An art print is a reproduction of an original artwork, which you can get your hands on for a fraction of the cost of the artwork itself.
Art prints have thrived over the last decade, creating a more accessible art market where you don’t have to be a wealthy individual or corporation to display meaningful art on your walls.
The factors that make an art print
When browsing art prints, or if you’re considering adding an art print to your collection, there are a few factors to consider.
There are two types of edition:
- Open edition – This is when an unlimited number of prints are available. This doesn’t necessarily mean the edition will always be open as artists, or the gallery representing the artist, can close the edition, which means no more will be available unless they re-open the edition.
- Limited edition – When an art print is limited edition, it means there is only a select number of prints available, after which no more will be available of that same size and finish. For example, an artist might limit a print to 100 copies of a 20×20″ print. However, they can print a limited edition of another size, too. Most artists will have limited edition art prints available in several sizes.
Open edition art prints are typically cheaper than limited edition prints, which are considered more collectable due to their limited availability. Limited edition prints are also, typically, printed by the artist whereas open edition prints may be printed by a gallery or representative of the artist.
Art prints come in all shapes and sizes. The larger it is, the more expensive the print. When selecting an art print, you should be mindful of mounting and framing and how much space you have on your wall for the work; it can quickly become bigger than expected. Large or mid-size prints can be more collectable due to their versatility. Prints with widths ranging from 15-40″ are the most popular.
Finish or material
The world of art print finishing is a complex one; there’s so much to choose from.
This is when the print is printed on a canvas to replicate, or almost replicate the original artwork. It means you get a work of art that resembles the original without having to pay a price anywhere near to what the original would have sold for. Canvas prints can be expensive as, for a high-quality finish, the process is somewhat more difficult than other prints, but it’s well worth it.
Fine art paper
There are dozens of types of fine art paper available, however, brands such as Hahnemühle, who have been making fine art paper for hundreds of years, are the market leaders. Such paper provides a smooth finish with true-to-form pigments that ensure a life-like reproduction of an artwork or photograph. But, most importantly, fine art paper is of archive quality, which means the print will last for much longer than if printed on standard paper – over 100 years if it’s looked after properly.
On the internet especially, photo paper prints are widely available, but they may not always be the best option. They’re cheap, which means you won’t break the bank when buying art, but they don’t have the quality of fine art paper prints, for instance. Often, the image will not appear as smooth as fine art paper prints and it will fade quickly, especially if subject to harsh sunlight.
When you purchase an art print on paper, you’ll often need to consider the finish of the paper:
- Matte – This paper has a dull coating applied to the front so that it’s not shiny; it appears smooth with excellent clarity.
- Silk – Similar to matte paper but with a textured finish; it is also not shiny.

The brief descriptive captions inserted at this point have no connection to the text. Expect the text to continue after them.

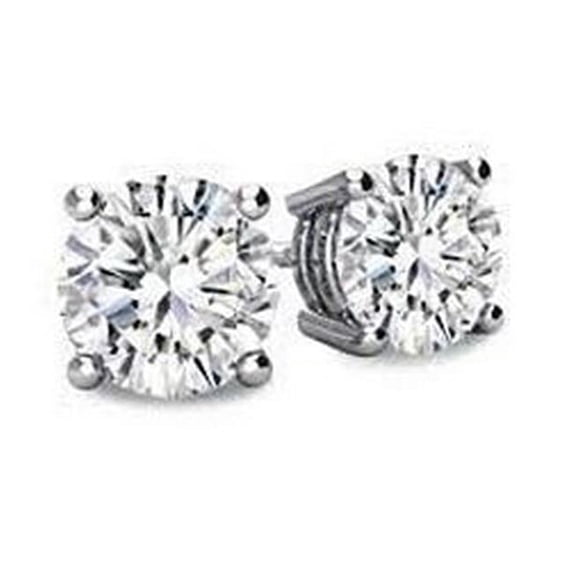 Harry Chad Enterprises 62603 1.70 CT Round Cut White Gold Diamond Stud Earring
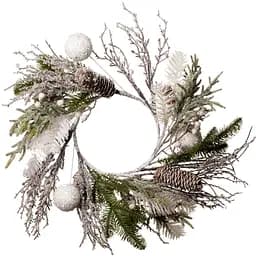 Вінок декоративний Yes! Fun з білими кулями 48 см (974757)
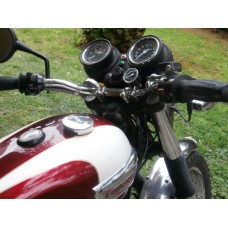 Triumph Bonneville T120 T140 TSX TSS BSA A65 Oil Gauge Kit Simple (Black Panel Instrument)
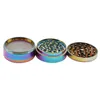 Home Rainbow Herb Grinder Cynk Methoy Metal Grindery 40/50/55/63 mm średnica 4 części szlifierki palenia akcesoria ZC058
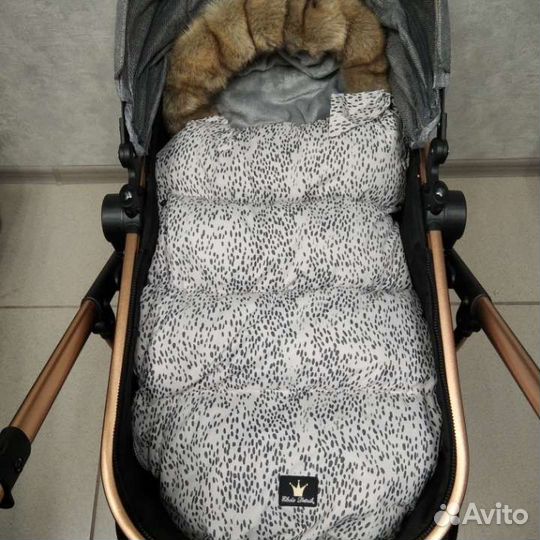 Конверт-мешок Леопард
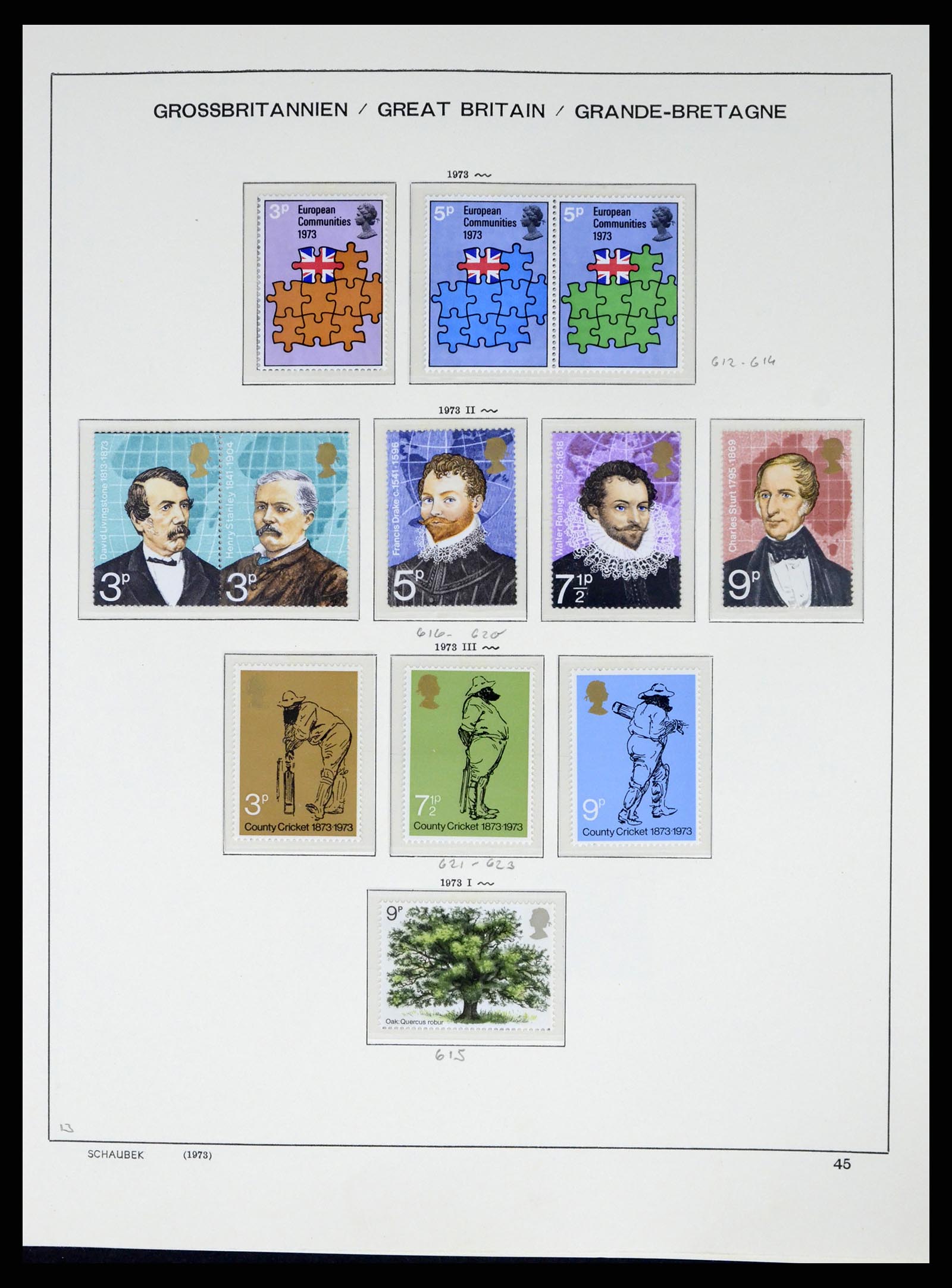 37310 050 - Postzegelverzameling 37310 Engeland 1840-1988.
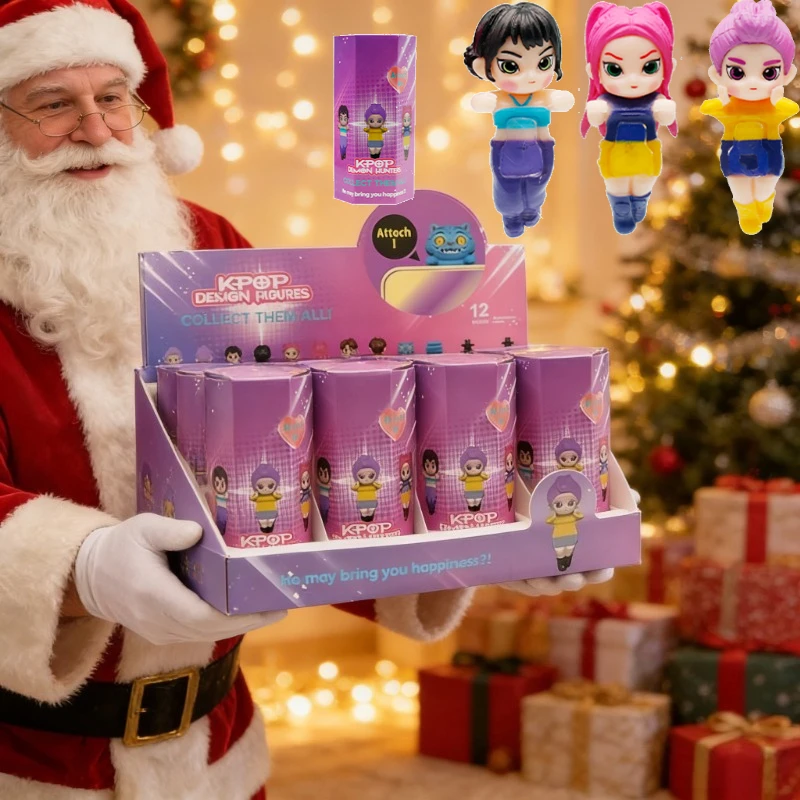1-12 SZT. Blind Box K-Pop Demon Hunters Rumi Aileen Cera Figurki Postaci Zabawki Lalki dla Fanów Dzieci Prezent na Urodziny Boże Narodzenie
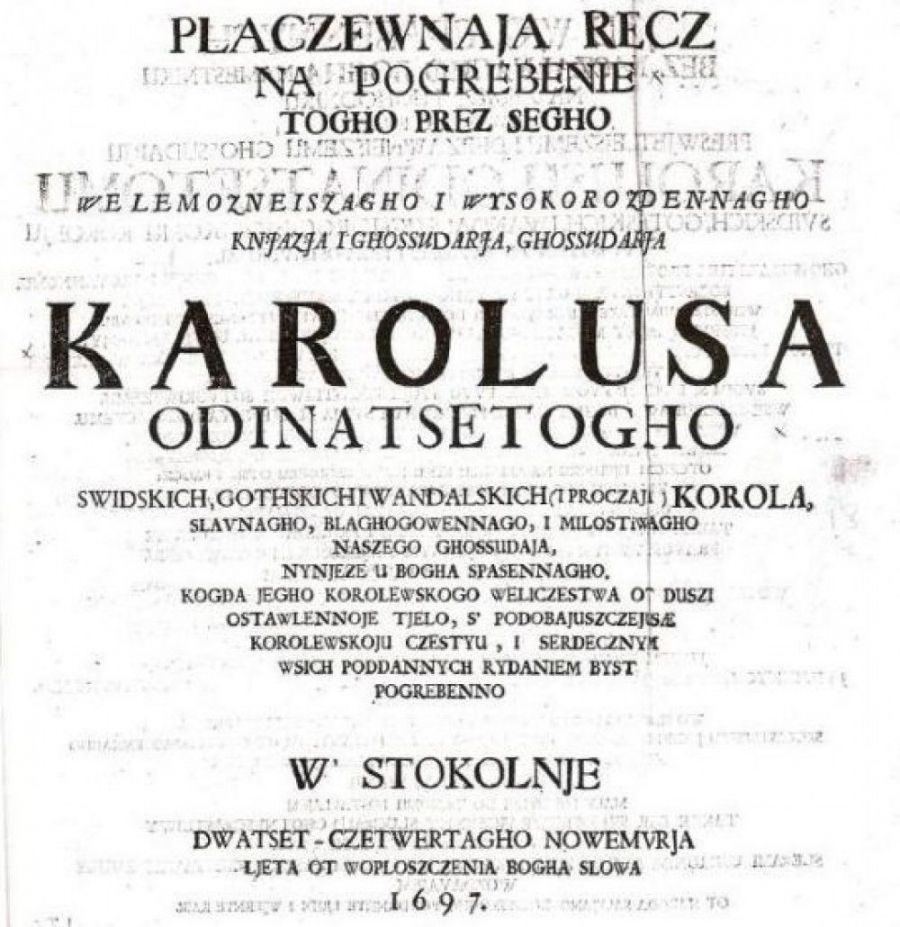 M. Orbini o Skandinávii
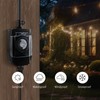 M EGA MEGACUBE Outdoor Timer Outlet Waterproof, 24 Hour Mechanical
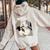Trashed Panda ミーム アライグマ 面白いアート レディース オーバーサイズ パーカー バックプリント Sand Trashed Panda ミーム アライグマ 面白いアート レディース オーバーサイズ パーカー バックプリント Sand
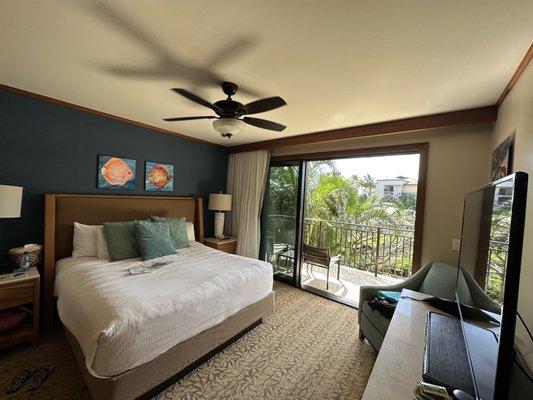 1 bedroom overlooking garden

- Gloss – This paper has a glossy layer applied to it which makes it ultra-reflective and shiny with less colour clarity.
For most artworks, matte-finish paper is the preferred option.
Also consider how you may frame your art print. A standard gallery frame is an attractive option, and by far the most popular, but some choose alternative colours such as white and grey.
If you’re purchasing an art print as an investment, as well as something to enjoy, it’s crucial that you understand the ins and outs of what’s expected when re-selling work.
When buying a print of the work of a living artist from a gallery, it’s standard that the art print will be signed by the artist, which helps to improve its authenticity. The same can be said of prints sold directly by the artist. If an art print is not signed, you will find it very difficult to re-sell.
Certificate of authenticity
Most artworks come with a certificate of authenticity signed by the artist or gallery. It details the print, including its size and finish, and confirms where and when it was printed. That way, those buying an art print can understand the provenance of the artwork at a glance.
Never buy an art print of a work that can’t be associated to the original. It’s crucial that you understand what work the print is of, when the original work was created and its details, including the name of the original work and, if it’s the case, why the work is popular and/or famous.
Even though art prints are cheaper than original works of art, the price can still rocket is a print is collectable. #1 in a limited-edition run is usually more sought-after and, therefore, more costly than later editions. The bigger the work, the more expensive the print. You will also pay more for a print if buying from another collector who’s had the print for some time rather than if buying a new print directly from the artist – if the print has gone up in value, that is. Consider the price of the print you’re buying and weigh up whether you’d prefer an original before committing to the purchase.